**Set of tasks**
(A) Pick out each line of the records that contains the string "light", matching case exactly, and copy those lines.
(B) Extend the review of the book on the Brauer-Hasse-Noether theorem, starting right after its final sentence.

**Source document**

++++++++++

There are many different ways to do history of mathematics… and, to paraphrase Kipling, every single one of them is right! The different approaches simply ask different questions and look at different pieces of evidence. Among historians, the current fashion is to emphasize cultural context, analyze and discuss the sociology of knowledge, and to try to capture how the development looked like at the time, without putting too much reliance on hindsight. Mathematicians, on the other hand, tend to prefer a "history of ideas" approach in which one follows the development of the actual mathematical ideas and tries to figure out how we got where we are.

The book under review is an example of how the latter approach, done well, can offer a real contribution. The history of ideas approach is particularly fruitful when it is highly focused; in this case, the focus is on one specific theorem and the four persons involved in proving it. The theorem says that every finite-dimensional central simple algebra over a number field is cyclic. The persons are Richard Brauer, Emmy Noether, Helmut Hasse, and, a surprise appearance, Adrian Albert.

The Brauer-Hasse-Noether theorem, as it has come to be known, is one of the few for which we have a precise birth date: all the evidence points to November 9, 1931 as the day in which it was proved. Two factors make it possible to know this: first, the collaboration between Albert, Brauer, Hasse, and Noether was mostly conducted by correspondence, much of which has survived; second, Hasse was eager to include the theorem in a special issue of Crelle in honor of his teacher and mentor Kurt Hensel. The second factor made for very rapid writing and publication of the paper (the deadline for submissions to the special issue had long passed!), and the first allows us to see the progress towards the proof.

++++++++++

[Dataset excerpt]

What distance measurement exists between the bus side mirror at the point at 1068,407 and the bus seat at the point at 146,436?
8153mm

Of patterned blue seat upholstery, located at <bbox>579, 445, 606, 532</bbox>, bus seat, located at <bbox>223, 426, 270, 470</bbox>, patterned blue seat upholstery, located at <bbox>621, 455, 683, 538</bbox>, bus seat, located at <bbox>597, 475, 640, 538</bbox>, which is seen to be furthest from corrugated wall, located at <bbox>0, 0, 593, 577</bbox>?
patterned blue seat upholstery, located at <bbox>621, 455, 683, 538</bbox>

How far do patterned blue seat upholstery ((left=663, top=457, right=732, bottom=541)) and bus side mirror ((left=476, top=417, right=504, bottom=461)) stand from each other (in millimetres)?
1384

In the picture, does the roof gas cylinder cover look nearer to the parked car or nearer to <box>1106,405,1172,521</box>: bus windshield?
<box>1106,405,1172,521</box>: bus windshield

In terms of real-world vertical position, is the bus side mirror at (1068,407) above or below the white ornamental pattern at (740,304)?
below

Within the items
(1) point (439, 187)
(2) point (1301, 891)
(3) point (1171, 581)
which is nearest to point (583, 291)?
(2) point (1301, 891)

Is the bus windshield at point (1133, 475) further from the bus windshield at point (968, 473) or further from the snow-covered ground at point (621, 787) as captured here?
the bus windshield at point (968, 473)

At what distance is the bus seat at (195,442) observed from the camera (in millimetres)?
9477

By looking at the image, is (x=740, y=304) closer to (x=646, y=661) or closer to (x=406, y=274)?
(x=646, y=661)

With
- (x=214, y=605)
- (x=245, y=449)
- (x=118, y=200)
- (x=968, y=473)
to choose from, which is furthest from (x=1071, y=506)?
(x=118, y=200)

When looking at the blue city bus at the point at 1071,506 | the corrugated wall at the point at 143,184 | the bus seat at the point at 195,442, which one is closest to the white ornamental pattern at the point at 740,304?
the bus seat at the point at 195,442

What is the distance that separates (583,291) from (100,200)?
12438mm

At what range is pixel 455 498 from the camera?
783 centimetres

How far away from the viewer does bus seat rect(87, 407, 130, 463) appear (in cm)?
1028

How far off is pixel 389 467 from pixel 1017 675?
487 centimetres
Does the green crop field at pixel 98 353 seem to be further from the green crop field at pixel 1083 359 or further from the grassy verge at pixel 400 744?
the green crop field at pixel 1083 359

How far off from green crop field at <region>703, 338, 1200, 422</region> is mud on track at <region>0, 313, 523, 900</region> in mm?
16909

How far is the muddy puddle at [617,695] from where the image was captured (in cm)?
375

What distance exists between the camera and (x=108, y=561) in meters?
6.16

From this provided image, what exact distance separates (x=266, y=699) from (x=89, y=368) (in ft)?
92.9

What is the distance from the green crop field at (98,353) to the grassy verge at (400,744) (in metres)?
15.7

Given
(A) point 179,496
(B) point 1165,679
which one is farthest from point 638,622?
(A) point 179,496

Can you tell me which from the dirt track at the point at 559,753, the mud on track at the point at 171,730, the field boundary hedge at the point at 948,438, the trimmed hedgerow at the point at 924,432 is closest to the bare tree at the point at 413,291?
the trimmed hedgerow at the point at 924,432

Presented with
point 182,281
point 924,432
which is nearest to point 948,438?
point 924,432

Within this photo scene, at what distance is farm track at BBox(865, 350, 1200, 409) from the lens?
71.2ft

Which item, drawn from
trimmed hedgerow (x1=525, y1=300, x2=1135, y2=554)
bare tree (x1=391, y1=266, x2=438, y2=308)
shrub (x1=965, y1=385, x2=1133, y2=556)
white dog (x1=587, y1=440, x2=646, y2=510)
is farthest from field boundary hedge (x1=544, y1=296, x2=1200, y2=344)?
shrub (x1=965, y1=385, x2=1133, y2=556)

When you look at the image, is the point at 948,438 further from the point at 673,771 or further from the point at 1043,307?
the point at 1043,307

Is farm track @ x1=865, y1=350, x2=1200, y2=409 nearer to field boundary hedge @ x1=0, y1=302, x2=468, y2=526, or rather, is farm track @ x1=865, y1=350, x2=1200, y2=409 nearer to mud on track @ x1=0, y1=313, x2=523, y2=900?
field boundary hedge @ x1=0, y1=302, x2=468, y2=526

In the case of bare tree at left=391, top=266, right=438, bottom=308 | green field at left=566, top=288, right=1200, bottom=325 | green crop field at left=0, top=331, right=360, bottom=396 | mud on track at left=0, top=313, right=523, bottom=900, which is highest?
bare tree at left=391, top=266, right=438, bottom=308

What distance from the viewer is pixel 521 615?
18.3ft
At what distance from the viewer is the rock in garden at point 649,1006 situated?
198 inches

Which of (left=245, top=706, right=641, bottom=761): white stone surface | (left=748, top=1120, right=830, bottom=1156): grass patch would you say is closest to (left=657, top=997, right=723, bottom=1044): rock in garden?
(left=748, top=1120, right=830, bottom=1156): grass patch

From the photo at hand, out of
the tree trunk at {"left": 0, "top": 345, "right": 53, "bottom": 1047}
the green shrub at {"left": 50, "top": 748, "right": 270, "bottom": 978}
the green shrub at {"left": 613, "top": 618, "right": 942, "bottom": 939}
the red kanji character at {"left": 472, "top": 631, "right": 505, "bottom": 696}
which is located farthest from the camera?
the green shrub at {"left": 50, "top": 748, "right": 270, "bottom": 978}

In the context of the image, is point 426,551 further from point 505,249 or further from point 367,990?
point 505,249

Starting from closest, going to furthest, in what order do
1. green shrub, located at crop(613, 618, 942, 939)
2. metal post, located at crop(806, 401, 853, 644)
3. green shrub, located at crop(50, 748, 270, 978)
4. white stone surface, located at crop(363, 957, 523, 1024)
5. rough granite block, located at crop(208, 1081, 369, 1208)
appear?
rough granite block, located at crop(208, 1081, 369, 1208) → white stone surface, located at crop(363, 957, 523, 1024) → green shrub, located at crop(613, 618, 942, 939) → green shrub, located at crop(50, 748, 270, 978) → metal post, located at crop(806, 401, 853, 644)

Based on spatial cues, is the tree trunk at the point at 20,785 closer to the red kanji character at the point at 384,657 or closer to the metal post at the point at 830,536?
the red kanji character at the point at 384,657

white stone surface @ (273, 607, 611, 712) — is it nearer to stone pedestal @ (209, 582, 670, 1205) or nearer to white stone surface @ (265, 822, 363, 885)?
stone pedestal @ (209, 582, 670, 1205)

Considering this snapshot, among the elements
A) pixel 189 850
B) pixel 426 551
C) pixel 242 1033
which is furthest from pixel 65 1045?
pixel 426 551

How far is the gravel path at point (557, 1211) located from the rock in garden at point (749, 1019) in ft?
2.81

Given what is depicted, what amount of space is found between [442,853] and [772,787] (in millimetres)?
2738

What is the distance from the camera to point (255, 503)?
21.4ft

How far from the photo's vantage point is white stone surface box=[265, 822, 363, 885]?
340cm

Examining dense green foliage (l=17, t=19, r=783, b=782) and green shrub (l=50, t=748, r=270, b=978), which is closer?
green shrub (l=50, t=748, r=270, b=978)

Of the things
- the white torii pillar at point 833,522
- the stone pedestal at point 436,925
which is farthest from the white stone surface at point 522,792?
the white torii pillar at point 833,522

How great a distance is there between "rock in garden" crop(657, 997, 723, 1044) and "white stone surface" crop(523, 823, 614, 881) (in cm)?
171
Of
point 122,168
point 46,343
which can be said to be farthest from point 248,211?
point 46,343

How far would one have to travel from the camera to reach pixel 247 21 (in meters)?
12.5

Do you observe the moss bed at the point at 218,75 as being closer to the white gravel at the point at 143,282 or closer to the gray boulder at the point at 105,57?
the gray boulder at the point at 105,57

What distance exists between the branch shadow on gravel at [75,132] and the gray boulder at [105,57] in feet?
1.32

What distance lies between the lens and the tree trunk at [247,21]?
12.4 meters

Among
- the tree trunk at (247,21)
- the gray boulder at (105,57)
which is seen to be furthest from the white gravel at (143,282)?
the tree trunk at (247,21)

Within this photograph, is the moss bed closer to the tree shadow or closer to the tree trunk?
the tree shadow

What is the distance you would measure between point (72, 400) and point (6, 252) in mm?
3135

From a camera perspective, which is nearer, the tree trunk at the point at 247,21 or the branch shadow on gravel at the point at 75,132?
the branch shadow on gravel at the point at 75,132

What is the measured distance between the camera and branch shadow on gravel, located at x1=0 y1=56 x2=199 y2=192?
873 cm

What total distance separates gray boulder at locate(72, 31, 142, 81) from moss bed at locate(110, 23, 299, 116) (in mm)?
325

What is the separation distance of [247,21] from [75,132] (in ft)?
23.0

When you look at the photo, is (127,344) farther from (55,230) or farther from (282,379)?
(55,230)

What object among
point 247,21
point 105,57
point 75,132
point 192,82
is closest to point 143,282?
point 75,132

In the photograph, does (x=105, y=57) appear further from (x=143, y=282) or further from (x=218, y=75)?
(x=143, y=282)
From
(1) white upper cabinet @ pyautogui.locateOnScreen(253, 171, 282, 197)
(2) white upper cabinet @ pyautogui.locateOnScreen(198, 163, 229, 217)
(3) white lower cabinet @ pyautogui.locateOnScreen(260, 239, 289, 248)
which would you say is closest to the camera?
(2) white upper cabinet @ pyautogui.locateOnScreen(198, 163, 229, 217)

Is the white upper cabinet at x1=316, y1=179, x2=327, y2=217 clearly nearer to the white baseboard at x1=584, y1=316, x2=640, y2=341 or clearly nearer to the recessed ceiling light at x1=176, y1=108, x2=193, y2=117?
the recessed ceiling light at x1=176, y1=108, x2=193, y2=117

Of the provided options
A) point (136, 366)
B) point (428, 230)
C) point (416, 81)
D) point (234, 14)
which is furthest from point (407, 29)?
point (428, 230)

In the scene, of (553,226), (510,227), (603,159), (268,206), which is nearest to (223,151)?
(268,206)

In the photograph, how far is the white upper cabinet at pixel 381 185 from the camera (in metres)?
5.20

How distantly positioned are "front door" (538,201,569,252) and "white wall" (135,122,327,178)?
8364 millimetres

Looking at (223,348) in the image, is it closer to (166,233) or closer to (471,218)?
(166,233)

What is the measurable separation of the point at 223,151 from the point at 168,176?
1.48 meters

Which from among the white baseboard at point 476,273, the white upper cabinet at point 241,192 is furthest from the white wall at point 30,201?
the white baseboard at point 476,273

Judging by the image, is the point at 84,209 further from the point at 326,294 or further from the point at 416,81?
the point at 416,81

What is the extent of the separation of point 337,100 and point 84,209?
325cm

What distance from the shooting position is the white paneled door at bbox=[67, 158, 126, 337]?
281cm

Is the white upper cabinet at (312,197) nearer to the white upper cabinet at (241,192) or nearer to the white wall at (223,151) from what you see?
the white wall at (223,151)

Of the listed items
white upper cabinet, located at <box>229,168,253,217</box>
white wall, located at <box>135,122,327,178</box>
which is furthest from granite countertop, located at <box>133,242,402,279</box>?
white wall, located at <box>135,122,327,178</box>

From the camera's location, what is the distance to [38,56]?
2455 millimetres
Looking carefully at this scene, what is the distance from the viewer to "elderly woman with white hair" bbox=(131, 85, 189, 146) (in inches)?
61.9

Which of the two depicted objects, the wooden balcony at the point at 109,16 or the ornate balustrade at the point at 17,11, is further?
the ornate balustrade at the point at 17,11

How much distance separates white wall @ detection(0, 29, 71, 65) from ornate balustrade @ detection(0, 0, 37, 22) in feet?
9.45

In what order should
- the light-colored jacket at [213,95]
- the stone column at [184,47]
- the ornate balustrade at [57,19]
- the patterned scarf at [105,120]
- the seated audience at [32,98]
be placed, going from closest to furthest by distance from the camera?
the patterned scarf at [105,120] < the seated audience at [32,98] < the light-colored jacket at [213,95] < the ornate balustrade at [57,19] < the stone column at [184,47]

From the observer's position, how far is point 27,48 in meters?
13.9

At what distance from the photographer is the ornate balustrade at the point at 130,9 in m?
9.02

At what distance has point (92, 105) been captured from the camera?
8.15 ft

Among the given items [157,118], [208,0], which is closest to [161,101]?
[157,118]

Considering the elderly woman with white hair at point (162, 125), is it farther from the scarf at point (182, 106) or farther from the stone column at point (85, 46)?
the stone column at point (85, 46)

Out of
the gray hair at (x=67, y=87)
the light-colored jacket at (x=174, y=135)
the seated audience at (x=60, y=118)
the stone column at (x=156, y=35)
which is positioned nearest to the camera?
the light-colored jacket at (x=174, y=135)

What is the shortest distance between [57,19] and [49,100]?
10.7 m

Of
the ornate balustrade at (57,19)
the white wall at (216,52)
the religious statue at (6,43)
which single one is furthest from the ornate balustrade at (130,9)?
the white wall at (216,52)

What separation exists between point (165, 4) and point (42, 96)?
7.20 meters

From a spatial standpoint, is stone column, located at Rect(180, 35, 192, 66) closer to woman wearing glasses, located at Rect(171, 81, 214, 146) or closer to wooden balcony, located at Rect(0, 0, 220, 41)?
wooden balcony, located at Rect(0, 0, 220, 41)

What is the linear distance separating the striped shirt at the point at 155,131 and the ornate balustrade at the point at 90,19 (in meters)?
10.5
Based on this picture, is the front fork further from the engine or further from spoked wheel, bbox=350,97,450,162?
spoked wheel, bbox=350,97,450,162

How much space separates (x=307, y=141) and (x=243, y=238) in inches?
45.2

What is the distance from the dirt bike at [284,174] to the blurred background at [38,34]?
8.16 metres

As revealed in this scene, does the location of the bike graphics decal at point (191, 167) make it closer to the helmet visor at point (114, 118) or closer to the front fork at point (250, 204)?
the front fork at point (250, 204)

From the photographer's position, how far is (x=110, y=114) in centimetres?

++++++++++

**Responses in order**
(A)
Is the white upper cabinet at x1=316, y1=179, x2=327, y2=217 clearly nearer to the white baseboard at x1=584, y1=316, x2=640, y2=341 or clearly nearer to the recessed ceiling light at x1=176, y1=108, x2=193, y2=117?
the recessed ceiling light at x1=176, y1=108, x2=193, y2=117
- the light-colored jacket at [213,95]
the patterned scarf at [105,120] < the seated audience at [32,98] < the light-colored jacket at [213,95] < the ornate balustrade at [57,19] < the stone column at [184,47]
the light-colored jacket at (x=174, y=135)
the light-colored jacket at (x=174, y=135)

(B)
Roquette's account is quite interesting, both mathematically and in terms of the personal interaction of the four mathematicians. In order to explain why the theorem was so exciting, he has to sketch the intellectual context, which has to do with the local-global principle, the birth of local class field theory, and Noether's interest in non-commutative algebras as tools for both number theory and representation theory. So one can learn quite a bit about the actual mathematics here, including the rather amazing story of the role of the Grunwald-Wang theorem. Roquette is very sensitive to the fact that steps that seem "clear" to someone used to "structural" algebra were not at all clear (except maybe to Noether) at the time. While he doesn't go into the questions about how techniques become part of the standard toolkit of mathematicians, he does offer some interesting evidence for historians interested in that question.

The personal dynamics are also interesting. In particular, Roquette demonstrates that Albert only got left out of the final paper because communication with him was so much slower than among the three Germans. While letters from Noether to Hasse tended to arrive the day after they were written, letters from Albert (and even American journals) took several weeks to show up. Given the rush to get a paper into the Hensel issue and the fact the three German mathematicians were as yet unaware that Albert had also solved the problem, the paper had only three names on it, and a footnote indicating Albert's contribution was added in proof. He offers less detail about the actual content of Albert's work, though there are some tantalizing hints that his approach was quite different from the Germans', being at once more general (Albert's theorems tended to be about general fields whenever possible) and less "structural" (Roquette comments that Albert did mathematics in the "Dickson style").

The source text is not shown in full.